We locked eyes, neither of us moving, neither of us breathing. Who would move
first?

Edward broke away at last. "I will stay as long as I can be strong around you," he
said. "And you will promise not to harm yourself."

"I promise no such thing," I said. "I still have a say over my life. Everything—
everyone I love—has been taken from me. Don't take away the last thing I have
left."

"You have more than one thing left, Bella."

"And what's that?" I snapped. "What do I have? Have you looked around? Have
you seen this place? This world? My life? I buried my own father after watching
him die," I said, on the verge of hysteria. "What could I possibly have left?"
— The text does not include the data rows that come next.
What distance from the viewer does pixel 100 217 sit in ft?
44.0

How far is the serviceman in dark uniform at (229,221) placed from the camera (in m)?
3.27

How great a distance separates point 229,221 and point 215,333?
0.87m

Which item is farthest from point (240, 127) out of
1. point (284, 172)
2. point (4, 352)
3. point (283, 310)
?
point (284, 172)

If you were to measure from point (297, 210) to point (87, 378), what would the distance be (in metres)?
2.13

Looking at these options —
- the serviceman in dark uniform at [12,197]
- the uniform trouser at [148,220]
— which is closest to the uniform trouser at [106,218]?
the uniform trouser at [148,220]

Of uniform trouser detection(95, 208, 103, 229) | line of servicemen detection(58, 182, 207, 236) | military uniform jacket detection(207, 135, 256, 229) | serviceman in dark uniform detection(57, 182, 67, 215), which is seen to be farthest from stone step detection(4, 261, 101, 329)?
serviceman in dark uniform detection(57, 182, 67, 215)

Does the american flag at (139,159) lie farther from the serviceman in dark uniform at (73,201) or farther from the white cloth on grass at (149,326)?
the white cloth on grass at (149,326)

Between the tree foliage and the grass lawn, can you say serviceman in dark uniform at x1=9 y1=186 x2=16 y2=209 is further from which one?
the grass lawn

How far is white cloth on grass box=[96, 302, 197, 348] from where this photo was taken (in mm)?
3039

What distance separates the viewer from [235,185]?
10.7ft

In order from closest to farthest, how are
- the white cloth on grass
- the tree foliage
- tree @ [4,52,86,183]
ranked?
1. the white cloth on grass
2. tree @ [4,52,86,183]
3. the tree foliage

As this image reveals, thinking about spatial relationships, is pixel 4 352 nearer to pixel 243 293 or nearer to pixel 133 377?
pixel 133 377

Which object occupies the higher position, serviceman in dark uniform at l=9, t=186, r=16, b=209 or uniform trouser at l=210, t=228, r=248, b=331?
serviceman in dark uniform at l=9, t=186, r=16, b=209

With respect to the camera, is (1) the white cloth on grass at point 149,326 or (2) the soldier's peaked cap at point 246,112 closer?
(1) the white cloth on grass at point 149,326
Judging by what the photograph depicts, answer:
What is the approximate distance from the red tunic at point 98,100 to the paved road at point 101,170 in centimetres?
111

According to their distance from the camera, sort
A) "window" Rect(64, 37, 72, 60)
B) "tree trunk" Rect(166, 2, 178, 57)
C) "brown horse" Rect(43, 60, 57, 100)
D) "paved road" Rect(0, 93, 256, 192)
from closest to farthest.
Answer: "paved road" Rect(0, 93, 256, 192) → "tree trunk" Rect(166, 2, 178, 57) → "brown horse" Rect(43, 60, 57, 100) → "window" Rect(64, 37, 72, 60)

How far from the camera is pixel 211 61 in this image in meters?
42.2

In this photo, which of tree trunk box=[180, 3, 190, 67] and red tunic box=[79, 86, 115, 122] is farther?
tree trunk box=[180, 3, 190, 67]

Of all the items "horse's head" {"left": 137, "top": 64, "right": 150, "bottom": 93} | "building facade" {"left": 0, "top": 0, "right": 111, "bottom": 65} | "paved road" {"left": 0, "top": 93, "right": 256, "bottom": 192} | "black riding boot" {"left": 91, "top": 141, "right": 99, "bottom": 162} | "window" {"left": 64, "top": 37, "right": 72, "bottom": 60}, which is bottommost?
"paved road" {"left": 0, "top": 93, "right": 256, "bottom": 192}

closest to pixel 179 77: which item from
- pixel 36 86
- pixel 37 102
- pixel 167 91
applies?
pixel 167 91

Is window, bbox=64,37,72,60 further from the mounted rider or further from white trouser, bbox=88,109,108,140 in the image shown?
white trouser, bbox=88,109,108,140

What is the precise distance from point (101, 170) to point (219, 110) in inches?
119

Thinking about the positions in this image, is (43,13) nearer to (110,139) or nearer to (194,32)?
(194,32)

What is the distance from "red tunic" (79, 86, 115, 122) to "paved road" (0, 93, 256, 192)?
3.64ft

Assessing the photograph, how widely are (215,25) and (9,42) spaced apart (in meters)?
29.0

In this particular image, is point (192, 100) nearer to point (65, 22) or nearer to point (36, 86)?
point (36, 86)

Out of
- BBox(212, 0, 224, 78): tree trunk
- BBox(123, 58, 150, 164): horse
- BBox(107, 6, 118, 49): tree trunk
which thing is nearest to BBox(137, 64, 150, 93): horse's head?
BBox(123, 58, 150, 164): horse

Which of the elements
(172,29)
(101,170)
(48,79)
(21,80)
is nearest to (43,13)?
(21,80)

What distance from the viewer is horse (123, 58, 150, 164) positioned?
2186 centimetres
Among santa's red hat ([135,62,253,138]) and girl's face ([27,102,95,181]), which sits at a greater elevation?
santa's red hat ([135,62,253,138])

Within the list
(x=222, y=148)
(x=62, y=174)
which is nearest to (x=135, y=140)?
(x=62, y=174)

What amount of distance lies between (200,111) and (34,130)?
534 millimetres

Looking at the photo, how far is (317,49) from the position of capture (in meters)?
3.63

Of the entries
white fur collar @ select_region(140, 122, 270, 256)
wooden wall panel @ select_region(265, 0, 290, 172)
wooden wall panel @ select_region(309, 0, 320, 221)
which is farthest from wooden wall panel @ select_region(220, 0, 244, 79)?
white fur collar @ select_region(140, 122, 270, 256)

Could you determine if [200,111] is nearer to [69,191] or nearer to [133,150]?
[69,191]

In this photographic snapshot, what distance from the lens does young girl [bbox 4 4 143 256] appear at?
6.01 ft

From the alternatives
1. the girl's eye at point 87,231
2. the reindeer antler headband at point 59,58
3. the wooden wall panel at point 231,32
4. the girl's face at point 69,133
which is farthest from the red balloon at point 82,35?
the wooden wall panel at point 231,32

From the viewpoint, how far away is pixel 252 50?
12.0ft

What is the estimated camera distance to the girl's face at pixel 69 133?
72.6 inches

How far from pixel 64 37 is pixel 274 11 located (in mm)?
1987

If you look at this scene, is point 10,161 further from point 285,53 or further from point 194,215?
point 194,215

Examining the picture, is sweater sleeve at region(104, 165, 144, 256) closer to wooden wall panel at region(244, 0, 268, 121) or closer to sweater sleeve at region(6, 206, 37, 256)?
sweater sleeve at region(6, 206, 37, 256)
"Me," he said quietly. "You have me."

"Do I?"

"You always have."

I laughed bitterly. "You have a funny way of showing it," I said.

"Bella, ever since the moment I met you, I have tried to keep you alive. And at
the time, keeping you alive meant going as far away from you as I could. Now it
seems keeping you alive means staying by your side. And as hard as that is …
there is nowhere else I'd rather be."

"How will we live together?" I wondered aloud. "Is this misery for you?"
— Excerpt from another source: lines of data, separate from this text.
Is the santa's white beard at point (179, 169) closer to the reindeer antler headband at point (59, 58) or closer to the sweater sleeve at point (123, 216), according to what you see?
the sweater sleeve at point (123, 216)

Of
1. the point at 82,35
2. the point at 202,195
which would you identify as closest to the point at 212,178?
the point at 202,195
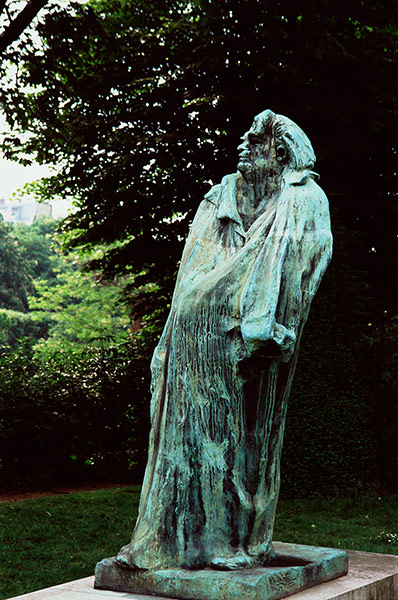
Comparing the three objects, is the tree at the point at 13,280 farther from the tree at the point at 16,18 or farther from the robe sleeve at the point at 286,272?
the robe sleeve at the point at 286,272

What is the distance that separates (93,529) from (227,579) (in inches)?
263

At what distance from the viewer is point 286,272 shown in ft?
11.7

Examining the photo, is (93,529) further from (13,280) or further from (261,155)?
(13,280)

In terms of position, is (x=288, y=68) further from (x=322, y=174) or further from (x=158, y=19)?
(x=158, y=19)

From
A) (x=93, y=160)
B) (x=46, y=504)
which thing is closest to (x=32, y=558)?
(x=46, y=504)

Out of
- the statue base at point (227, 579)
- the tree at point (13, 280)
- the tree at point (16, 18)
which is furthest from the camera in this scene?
the tree at point (13, 280)

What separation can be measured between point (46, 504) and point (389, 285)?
25.2 ft

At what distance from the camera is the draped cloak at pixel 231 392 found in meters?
3.46

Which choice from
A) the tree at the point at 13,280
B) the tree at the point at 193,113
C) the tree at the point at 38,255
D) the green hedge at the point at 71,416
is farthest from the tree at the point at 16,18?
the tree at the point at 38,255

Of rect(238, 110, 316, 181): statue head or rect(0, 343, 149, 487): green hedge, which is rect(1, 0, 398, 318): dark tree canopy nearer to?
rect(0, 343, 149, 487): green hedge

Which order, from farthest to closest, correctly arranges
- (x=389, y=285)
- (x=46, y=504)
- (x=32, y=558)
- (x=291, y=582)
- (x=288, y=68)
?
(x=389, y=285), (x=288, y=68), (x=46, y=504), (x=32, y=558), (x=291, y=582)

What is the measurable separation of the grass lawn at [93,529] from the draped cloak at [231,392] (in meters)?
3.79

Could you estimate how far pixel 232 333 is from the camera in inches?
140

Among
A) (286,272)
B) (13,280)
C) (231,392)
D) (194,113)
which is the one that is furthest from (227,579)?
(13,280)
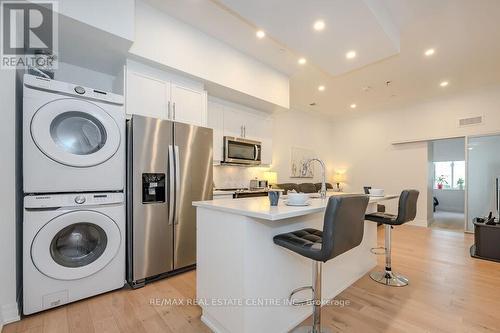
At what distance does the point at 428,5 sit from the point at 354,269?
2.93m

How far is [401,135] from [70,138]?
664cm

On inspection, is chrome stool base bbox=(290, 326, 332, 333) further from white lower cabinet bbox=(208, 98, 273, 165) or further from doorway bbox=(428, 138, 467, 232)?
doorway bbox=(428, 138, 467, 232)

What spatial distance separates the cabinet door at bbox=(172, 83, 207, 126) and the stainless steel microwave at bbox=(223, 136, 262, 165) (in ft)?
2.58

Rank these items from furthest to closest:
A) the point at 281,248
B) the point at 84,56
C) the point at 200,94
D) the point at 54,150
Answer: the point at 200,94, the point at 84,56, the point at 54,150, the point at 281,248

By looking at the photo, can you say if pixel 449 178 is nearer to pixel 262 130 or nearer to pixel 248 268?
pixel 262 130

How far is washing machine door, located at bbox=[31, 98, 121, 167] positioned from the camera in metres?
1.91

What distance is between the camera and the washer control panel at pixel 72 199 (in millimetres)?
1852

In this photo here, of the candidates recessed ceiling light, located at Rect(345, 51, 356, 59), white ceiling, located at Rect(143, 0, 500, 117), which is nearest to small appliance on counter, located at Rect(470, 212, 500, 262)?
white ceiling, located at Rect(143, 0, 500, 117)

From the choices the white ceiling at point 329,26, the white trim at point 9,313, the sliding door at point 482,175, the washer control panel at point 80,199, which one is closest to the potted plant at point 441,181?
the sliding door at point 482,175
"Every time your heart beats, I am grateful to be here, even if I had to watch my
family die. Even if all the suffering and horror I saw as this world destroyed itself,
as its inhabitants turned on each other and became like wild animals … if it led
me back to you in this moment, led me to be sitting by your side underneath a
blanket with your warm body pressed against mine, this is a good world."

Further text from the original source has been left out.